Once one panicked when inside the paper bag it was raiding and we were treated to the amusement of a jumping bag until we released it back to forage anew. More than half a century has passed since I saw a cuckoo predate a reed warbler and I’ve not seen it happen since. Over several weeks we fished the same peg and watched the young cuckoo turf out its step-siblings and later overflow the nest and dwarf its step parents. Spotted Flycatchers would always spend summer evenings looping out and back from a stag-horn limb on a waterside oak. Turtle Doves purred, Woodpigeons cooed and occasionally the tranquility would be broken by the sudden shriek of a Moorhen scared of its own reflection. Now, whenever I hear a Wood Pigeon calling I think of warm summer evenings by a tench-filled lake and my minds ear hears the carp sucking snails eggs from the undersides of lily pads.
Crossing the overgrown fields bordering the hidden lake we would put up tinkling charms of goldfinches from the thistle heads.
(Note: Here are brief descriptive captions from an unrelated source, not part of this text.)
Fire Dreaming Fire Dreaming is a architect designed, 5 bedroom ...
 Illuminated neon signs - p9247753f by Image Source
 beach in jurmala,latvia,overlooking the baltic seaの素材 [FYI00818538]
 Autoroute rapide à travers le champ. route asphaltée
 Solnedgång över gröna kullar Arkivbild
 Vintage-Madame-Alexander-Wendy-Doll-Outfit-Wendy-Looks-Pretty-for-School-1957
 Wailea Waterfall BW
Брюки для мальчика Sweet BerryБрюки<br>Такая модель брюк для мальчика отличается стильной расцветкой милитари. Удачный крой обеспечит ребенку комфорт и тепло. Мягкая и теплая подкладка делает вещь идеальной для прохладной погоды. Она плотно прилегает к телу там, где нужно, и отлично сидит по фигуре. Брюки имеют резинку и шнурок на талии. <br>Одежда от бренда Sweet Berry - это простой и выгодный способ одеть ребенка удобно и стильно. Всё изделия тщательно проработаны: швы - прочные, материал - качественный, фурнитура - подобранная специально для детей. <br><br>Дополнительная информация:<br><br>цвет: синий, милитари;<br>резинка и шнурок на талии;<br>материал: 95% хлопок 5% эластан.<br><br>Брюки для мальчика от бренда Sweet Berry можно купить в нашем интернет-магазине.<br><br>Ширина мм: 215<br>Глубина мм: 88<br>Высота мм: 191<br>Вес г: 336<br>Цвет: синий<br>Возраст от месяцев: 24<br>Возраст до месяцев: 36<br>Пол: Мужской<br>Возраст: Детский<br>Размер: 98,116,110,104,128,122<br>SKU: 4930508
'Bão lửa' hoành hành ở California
Our arrival at the bank would be accompanied by the plash of the Moorhen hitting the shallows and its white scut scuttling into the reeds.
Being fair-weather fishermen, our season started with resident breeding birds getting going before the migrants arrived. It lasted through Swallows and Martins parenting, then gathering to desert us again. Then, right around the time when one jumper wasn’t enough to see you through an angling session, and when Siskins and Redpolls arrived at the lake to nibble the birch bracts, we knew it was time to hang up the rods until next spring.
The foregoing was mere chickenpox, my first real bout of birding shingles was later when I saw my first Marsh Harriers and Avocets, nesting Red-backed Shrikes and booming Bitterns at Minsmere. These were birds previously confined to our kitchen cutlery drawer – where the Brook Bond tea packets were thrown until we took off the divvy stamps and retrieved the ‘cigarette cards’ from between the packets layers. Among the collection of 50 ‘British Birds’ were familiar Robins, Chaffinches and Blue Tits, but also impossible dreams like Avocet and Orioles.
Scrambling up an embankment to view mudflats near Walberswick, Suffolk I ticked my very first Godwits and on an outing the Chew, Somerset we lucked upon a real birder’s bird – Temminck’s Stint (belated thanks to the unknown birder who let us look through his brass telescope).
The thing about shingles is that it’s recurrent… like the birding bug it binds to your nerve endings, erupting whenever you’re stressed.
Stress has been in great evidence around ‘Chez Grumpy’ over the last several months. Unable to accommodate our children’s expanding broods, left us two choices, move or extend… we thought we took the less stressful route so now our bungalow has another storey. 11 weeks clad in scaffolding with intermittent water, a cast of 23 builders, plumbers, electricians et al later we emerged into the late summer sunshine mildly insane and looking like addled addicts. Repairing our bijoux garden to give succour to the abandoned birds took several weeks and over inflamed my already rocky arthritic joints.
So here I sit, albeit with a better view from my second floor study window, riddled with the birding bug, but temporarily incapable walking or driving. Our tally of Autumnal migrants comes to, let me count the list… one! An Osprey flew over the house followed by a scrambled squadron of herring gulls. Last week’s two late Swifts that dashed by with a handful of Swallows, our regular Sparrowhawk and some noisy Parakeets is all I can boast.
Meanwhile, for those of you sensible enough to spend the kids inheritance, rather than chucking it down a hole marked ‘loft conversion’, gale-force westerly winds brought the biggest ever influx of Buff-breasted Sandpipers and swept Skuas and Shearwaters by my normal sea-watching spot just a couple of impossible miles away. I just hope you can all live with yourselves!